Nunca tivemos tanta expectativa com um evento esportivo desse porte. No entanto, agora que a copa se aproxima, não temos percebido tanta euforia popular. Nem mesmo a euforia presente nas tantas copas realizadas em outros países, principalmente, no intervalo entre os mundiais do México, em 1970, e dos Estados Unidos, em 1994, quando amargamos mais de duas décadas de jejum.
Provavelmente, tal estado de letargia do nosso povo se deva à degradação das instituições públicas, diante da vultosa quantia de recursos gastos e desviados na construção e/ou reformas das arenas que receberão o evento, bem como de outras obras necessárias para a efetivação do mundial, nas cidades onde deverá ocorrer um maior fluxo de movimentação popular.
O mais grave de tudo é que a alocação de grandes quantidades de recursos públicos em prol da Copa do Mundo destoa com a saúde, a educação e segurança do povo brasileiro em estado de calamidade pública e ainda mais com os escândalos de corrupção que a toda hora veiculam nos meios de comunicação, a exemplo da roubalheira na nossa maior estatal, a Petrobrás.
Por mais que sejamos “sangue-de-barata”, mesmo amando como amamos o futebol, não temos o direito de aderir à hipocrisia dos que se enganam com o “pão e vinho” que viciam, que acomodam, ao tempo que se assemelham a párias, a incapazes que perderam a noção dos fatos e a capacidade de se indignar com tantas ingerências administrativas.
Ganhar mais uma copa do mundo será motivo de orgulho para nós brasileiros, no entanto, tal conquista não fará nenhuma diferença em nossas vidas, quando já entramos em campo derrotados pela incompetência administrativa, pela corrupção, pela falta de planejamento, pelo aumento dos já alarmantes índices de violência do país, país no qual se mata, pelo menos, trinta vezes mais do que a Alemanha, por exemplo. Só no estado da Bahia, segundo informações, foram assassinadas mais de trinta mil vítimas, nos últimos sete anos.

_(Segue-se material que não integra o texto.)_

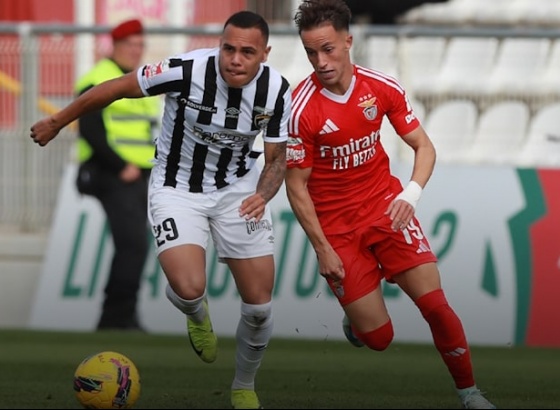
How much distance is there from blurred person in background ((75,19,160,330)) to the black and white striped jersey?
4159mm

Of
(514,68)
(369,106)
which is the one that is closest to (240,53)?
(369,106)

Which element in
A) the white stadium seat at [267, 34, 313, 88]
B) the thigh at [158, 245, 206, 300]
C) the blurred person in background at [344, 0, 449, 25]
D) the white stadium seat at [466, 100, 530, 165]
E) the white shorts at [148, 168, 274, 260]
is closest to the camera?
the thigh at [158, 245, 206, 300]

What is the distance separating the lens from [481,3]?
1703cm

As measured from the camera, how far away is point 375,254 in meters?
8.36

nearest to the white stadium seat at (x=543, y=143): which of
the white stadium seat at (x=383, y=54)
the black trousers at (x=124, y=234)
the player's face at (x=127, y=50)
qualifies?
the white stadium seat at (x=383, y=54)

Precisamos, pois, agir com sensatez, posto que a nossa preocupação deve centrar-se no pós-festa, na sensação da “ressaca”; quando os convidados forem embora, ficarão apenas as contas a pagar e a casa desarrumada e suja. E imagina quem terá de acertas essas contas e por a casa em ordem! Adivinhou! Mais uma vez, somos nós que pagaremos o pato!
Prof. Generino Gabriel – Rodelas/Juazeiro-BA (Leciona no CPM Juazeiro/BA). É autor de dois livros de poemas, Segredos da Solidão e Atalhos Poéticos, e de um livro de textos reflexivos, Caminhos da Reflexão.